» Aim: Show every line of the material below that contains the string "gravel", copying each such line in full. Matches must agree in case.

─── Given data

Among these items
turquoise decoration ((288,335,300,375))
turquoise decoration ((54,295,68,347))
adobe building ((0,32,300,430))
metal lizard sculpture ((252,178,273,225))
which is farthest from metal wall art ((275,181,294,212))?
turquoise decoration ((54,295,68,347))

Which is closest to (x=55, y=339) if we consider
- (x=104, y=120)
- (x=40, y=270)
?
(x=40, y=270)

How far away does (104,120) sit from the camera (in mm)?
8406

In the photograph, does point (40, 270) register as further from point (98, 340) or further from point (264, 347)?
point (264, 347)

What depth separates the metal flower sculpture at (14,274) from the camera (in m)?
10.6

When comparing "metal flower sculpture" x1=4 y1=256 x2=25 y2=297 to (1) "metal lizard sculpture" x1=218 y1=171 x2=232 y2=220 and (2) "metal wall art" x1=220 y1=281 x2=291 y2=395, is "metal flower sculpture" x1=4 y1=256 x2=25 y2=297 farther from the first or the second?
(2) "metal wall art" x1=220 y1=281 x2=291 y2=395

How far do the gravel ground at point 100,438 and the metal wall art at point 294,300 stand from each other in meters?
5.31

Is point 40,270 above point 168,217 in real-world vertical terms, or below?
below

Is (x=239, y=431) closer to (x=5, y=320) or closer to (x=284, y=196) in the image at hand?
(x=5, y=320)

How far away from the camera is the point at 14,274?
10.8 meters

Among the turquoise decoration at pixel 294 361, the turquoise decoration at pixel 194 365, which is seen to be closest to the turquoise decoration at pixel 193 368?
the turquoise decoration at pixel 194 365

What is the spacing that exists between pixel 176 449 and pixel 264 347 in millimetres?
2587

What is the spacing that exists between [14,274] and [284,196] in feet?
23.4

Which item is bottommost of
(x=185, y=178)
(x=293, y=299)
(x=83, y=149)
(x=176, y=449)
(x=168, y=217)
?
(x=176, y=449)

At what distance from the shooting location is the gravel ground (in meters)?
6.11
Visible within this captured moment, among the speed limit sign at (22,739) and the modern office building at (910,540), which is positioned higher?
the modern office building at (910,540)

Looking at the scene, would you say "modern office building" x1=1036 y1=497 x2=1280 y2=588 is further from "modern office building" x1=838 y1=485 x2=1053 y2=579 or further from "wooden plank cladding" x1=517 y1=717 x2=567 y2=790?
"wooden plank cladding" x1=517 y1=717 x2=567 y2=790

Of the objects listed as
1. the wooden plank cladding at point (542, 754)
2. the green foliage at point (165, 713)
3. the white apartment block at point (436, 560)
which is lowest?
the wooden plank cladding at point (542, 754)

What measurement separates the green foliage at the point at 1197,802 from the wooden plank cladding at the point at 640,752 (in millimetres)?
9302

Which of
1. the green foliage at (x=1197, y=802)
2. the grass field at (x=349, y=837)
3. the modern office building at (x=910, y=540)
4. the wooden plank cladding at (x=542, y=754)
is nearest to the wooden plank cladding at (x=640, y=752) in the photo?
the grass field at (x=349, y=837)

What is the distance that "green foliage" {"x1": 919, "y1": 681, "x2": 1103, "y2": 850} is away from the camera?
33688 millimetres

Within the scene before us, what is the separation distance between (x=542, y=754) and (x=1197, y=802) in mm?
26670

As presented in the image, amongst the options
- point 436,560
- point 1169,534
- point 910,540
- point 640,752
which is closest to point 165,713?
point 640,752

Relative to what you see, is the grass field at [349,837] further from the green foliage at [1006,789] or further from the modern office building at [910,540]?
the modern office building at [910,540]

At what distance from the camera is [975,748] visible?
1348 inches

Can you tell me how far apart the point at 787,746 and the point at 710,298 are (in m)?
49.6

──────
─── Given data

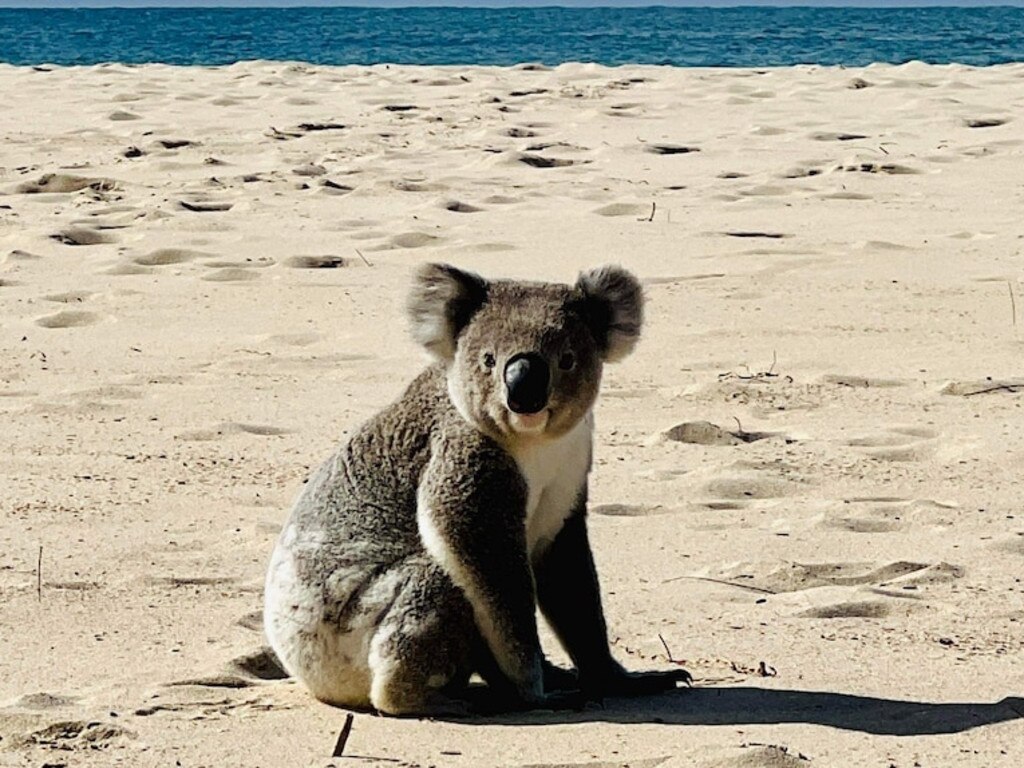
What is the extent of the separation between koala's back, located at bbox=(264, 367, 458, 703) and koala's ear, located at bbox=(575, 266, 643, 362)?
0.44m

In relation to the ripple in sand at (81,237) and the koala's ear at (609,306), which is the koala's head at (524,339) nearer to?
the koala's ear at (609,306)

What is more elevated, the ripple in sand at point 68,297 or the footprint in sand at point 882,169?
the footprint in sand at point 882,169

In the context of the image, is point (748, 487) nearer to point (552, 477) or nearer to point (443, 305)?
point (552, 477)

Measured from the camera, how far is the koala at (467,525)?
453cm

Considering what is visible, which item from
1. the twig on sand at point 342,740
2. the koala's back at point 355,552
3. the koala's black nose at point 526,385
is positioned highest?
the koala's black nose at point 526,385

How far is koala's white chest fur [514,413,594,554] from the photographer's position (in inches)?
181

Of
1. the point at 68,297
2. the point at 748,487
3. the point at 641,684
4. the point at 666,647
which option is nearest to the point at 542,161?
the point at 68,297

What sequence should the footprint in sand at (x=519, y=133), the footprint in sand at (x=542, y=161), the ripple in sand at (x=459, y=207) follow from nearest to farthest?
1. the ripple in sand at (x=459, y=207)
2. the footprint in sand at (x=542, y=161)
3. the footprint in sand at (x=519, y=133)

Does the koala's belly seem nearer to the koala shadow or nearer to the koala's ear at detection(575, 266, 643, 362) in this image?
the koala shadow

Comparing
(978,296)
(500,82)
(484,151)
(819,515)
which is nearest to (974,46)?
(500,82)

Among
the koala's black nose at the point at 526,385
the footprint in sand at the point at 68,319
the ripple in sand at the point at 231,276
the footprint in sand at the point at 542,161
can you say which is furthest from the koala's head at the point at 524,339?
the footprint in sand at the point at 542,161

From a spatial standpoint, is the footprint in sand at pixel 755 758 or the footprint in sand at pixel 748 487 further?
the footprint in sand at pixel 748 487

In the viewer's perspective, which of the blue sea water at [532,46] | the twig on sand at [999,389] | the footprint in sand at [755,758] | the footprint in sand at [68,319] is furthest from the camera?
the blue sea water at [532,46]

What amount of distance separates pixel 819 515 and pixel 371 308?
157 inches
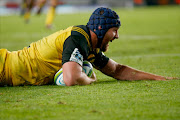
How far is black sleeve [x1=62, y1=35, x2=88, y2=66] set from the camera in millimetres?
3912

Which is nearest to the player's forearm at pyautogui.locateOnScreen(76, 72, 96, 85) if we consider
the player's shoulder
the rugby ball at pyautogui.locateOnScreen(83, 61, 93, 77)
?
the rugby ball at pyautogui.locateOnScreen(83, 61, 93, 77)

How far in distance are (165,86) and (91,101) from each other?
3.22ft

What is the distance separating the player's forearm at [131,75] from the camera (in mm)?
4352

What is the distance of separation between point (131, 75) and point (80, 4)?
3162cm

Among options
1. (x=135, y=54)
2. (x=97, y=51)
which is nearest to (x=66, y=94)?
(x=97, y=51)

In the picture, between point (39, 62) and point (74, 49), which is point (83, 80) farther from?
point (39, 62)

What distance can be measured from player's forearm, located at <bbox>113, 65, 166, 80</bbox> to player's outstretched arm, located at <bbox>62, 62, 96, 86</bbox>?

──────

» Exercise answer:
How far do the gravel ground at point 100,438 and the metal wall art at point 294,300 stand from each other in meters?
At what distance from the shooting location is the gravel ground (in meters)?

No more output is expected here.